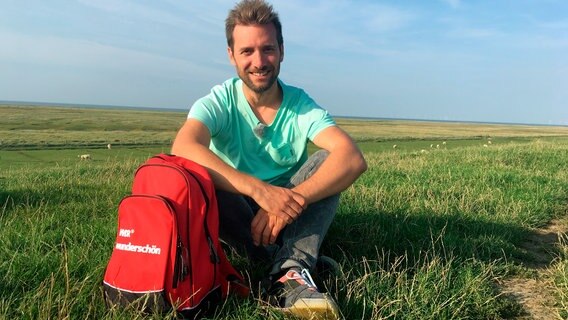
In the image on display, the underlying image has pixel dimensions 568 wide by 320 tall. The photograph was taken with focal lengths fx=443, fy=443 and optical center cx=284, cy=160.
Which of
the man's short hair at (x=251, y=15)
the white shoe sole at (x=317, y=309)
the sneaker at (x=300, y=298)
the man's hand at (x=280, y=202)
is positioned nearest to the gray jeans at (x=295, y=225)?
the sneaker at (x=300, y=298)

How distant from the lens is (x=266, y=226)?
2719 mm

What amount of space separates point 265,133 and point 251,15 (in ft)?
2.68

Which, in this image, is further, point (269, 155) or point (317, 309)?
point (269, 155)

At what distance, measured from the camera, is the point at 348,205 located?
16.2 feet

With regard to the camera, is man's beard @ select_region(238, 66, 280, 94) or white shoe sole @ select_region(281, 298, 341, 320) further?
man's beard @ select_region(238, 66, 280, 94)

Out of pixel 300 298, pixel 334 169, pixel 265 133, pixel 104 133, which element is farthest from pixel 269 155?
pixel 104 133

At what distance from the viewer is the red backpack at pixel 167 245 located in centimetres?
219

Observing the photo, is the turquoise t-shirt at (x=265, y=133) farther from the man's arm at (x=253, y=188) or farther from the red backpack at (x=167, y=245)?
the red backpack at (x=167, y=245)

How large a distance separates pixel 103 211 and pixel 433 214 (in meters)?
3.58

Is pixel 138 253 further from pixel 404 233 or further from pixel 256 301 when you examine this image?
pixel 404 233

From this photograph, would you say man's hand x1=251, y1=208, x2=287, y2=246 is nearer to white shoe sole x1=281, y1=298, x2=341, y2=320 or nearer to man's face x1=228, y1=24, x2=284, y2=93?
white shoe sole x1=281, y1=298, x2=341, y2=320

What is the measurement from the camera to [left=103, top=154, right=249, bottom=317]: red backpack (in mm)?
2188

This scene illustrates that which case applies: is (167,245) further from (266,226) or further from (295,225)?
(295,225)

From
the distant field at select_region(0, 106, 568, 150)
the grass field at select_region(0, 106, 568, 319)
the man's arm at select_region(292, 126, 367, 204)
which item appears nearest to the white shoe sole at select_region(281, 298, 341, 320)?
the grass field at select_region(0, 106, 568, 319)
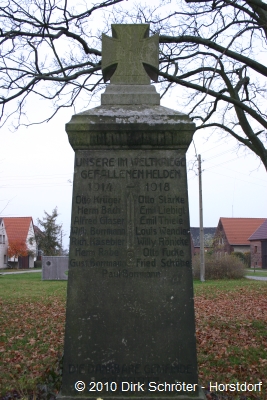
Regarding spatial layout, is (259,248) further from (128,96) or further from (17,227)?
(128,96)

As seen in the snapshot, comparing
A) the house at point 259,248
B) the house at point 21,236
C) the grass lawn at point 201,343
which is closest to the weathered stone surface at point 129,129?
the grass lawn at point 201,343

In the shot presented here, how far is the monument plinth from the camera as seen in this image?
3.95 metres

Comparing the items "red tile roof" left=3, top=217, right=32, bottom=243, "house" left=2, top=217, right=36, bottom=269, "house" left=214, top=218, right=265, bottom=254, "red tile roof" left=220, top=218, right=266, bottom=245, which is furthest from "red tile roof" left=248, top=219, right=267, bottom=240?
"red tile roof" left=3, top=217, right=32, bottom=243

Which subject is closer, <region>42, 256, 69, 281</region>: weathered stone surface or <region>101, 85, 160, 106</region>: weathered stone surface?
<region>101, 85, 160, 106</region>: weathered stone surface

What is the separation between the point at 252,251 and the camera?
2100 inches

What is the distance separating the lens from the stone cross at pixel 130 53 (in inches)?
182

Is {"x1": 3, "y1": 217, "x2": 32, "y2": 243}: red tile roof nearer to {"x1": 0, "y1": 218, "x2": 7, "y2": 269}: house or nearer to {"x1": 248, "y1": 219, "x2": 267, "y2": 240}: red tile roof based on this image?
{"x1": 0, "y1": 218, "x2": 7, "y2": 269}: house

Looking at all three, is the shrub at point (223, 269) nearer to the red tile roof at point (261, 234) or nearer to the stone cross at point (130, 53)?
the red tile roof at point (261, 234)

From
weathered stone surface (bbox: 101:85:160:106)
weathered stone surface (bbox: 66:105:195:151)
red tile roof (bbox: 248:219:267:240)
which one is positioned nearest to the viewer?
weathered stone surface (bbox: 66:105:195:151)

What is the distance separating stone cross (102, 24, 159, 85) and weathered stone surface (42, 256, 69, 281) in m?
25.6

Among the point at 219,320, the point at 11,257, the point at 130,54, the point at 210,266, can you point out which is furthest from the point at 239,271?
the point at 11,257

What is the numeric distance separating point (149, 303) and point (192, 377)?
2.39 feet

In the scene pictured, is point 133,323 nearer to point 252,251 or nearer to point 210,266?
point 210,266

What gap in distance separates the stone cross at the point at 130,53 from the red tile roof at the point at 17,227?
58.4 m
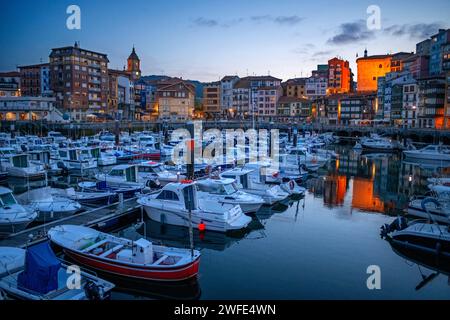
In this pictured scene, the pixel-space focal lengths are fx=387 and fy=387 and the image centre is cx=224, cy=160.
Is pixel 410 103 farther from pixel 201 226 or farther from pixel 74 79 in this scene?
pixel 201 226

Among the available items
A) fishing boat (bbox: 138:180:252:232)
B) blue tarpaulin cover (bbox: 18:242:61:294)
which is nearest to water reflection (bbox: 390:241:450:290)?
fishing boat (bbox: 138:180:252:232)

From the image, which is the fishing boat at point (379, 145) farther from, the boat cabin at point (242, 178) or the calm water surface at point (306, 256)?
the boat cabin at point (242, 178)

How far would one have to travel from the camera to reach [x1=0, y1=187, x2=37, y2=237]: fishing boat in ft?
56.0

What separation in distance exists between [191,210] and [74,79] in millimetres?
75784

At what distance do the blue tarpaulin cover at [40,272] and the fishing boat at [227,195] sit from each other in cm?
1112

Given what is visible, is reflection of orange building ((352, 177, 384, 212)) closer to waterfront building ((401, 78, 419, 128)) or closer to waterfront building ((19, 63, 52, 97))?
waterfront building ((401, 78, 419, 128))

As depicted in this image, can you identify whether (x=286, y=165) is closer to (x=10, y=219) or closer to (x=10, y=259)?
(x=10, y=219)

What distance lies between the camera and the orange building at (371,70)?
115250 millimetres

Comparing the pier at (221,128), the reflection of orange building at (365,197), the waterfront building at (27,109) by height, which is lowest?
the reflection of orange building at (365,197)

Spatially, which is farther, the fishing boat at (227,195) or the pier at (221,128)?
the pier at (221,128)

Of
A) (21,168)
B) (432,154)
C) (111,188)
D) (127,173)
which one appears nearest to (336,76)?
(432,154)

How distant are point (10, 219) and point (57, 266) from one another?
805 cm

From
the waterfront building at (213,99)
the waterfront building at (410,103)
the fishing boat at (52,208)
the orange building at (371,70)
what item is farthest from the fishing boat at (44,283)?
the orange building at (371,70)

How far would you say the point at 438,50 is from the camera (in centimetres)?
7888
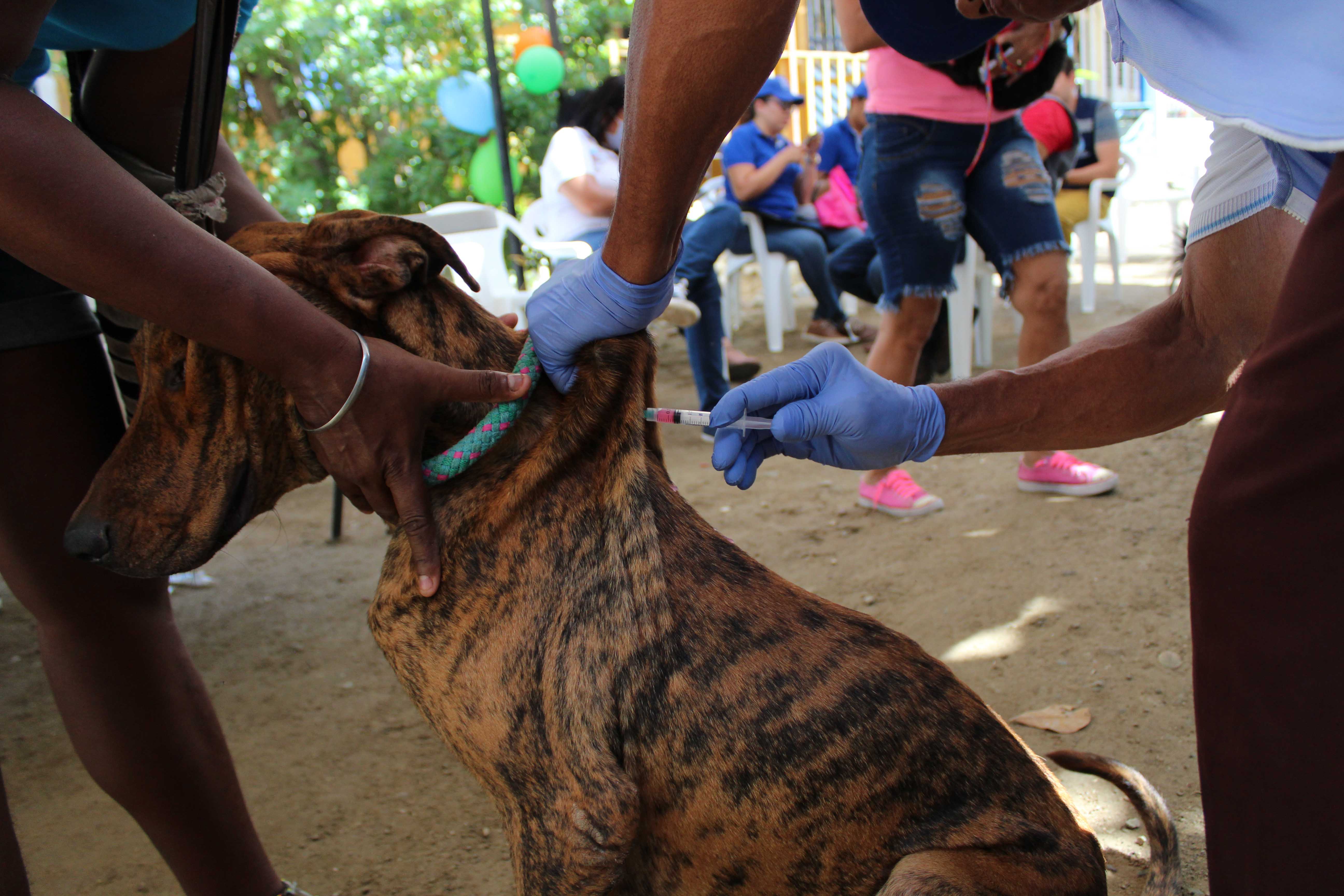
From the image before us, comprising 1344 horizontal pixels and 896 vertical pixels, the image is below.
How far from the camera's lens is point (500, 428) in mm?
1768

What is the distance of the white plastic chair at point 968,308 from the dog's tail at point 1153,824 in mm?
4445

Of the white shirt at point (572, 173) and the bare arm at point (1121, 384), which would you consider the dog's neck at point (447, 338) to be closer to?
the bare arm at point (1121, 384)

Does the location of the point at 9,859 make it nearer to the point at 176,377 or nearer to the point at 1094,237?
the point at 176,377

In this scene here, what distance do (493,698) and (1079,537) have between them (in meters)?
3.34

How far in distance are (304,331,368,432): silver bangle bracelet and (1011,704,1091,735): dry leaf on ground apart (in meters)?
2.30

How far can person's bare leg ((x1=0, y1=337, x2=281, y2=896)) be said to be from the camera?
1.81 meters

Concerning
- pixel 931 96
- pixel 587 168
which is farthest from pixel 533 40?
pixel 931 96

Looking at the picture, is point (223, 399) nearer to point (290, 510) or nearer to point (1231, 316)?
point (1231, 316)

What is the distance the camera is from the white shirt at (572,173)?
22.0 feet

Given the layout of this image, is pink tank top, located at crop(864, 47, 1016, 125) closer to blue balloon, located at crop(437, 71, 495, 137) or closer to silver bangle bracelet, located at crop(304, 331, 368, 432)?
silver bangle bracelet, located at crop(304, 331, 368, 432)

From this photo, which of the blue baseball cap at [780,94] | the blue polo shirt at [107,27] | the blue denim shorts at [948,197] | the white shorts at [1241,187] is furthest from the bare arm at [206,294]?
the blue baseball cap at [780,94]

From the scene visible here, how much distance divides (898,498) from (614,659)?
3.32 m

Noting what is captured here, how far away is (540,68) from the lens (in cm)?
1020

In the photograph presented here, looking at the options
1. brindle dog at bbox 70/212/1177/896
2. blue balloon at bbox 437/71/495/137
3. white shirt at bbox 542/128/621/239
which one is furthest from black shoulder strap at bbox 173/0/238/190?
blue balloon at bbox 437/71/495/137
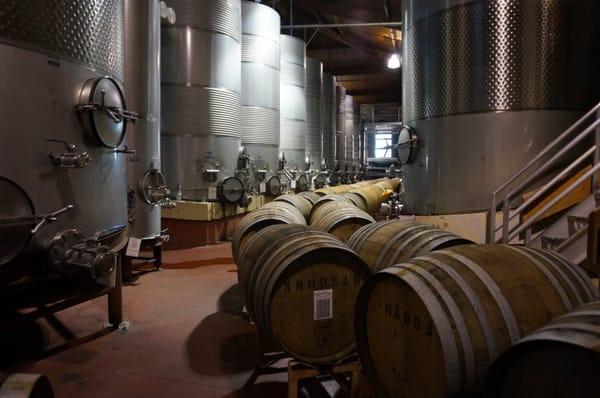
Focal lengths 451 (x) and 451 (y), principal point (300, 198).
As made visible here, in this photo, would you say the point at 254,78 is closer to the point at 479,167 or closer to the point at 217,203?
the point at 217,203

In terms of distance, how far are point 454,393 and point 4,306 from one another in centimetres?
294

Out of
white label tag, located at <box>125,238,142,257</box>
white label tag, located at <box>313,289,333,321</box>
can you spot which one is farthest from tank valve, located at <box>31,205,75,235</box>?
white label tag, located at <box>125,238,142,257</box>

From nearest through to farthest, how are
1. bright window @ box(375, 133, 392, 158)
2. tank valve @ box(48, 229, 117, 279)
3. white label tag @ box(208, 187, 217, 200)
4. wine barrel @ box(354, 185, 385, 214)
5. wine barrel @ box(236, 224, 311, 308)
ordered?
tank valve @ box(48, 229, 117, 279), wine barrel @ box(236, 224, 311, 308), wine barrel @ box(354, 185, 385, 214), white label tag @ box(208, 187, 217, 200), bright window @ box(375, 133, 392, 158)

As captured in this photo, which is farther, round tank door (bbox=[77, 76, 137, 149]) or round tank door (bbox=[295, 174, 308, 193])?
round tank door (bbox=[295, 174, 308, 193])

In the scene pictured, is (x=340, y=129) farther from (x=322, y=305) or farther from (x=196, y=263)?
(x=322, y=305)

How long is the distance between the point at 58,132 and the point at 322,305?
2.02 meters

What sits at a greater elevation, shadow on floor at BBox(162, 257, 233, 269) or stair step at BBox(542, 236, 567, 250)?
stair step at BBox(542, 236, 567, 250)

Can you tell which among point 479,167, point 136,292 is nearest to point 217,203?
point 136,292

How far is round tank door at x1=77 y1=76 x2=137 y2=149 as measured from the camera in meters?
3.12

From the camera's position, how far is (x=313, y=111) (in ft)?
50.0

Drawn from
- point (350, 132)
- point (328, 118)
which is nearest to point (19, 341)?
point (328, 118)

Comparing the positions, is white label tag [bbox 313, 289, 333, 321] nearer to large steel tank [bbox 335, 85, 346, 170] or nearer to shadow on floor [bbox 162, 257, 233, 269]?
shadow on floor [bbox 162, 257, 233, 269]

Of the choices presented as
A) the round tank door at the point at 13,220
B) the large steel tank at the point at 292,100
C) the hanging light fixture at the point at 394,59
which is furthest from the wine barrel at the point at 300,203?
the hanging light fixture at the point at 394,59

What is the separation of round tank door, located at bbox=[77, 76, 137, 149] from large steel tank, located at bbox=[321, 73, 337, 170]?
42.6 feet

============================================================

## WHAT TO DO
Pull out each line in the data above that contains the word "have", and list those lines.

## WRITTEN ANSWER
How far would one have to travel from the camera to reach [x1=0, y1=187, x2=37, y2=237]: fishing boat in ft?
In this scene here, what distance do (493,698) and (1079,537) have between them (in meters)?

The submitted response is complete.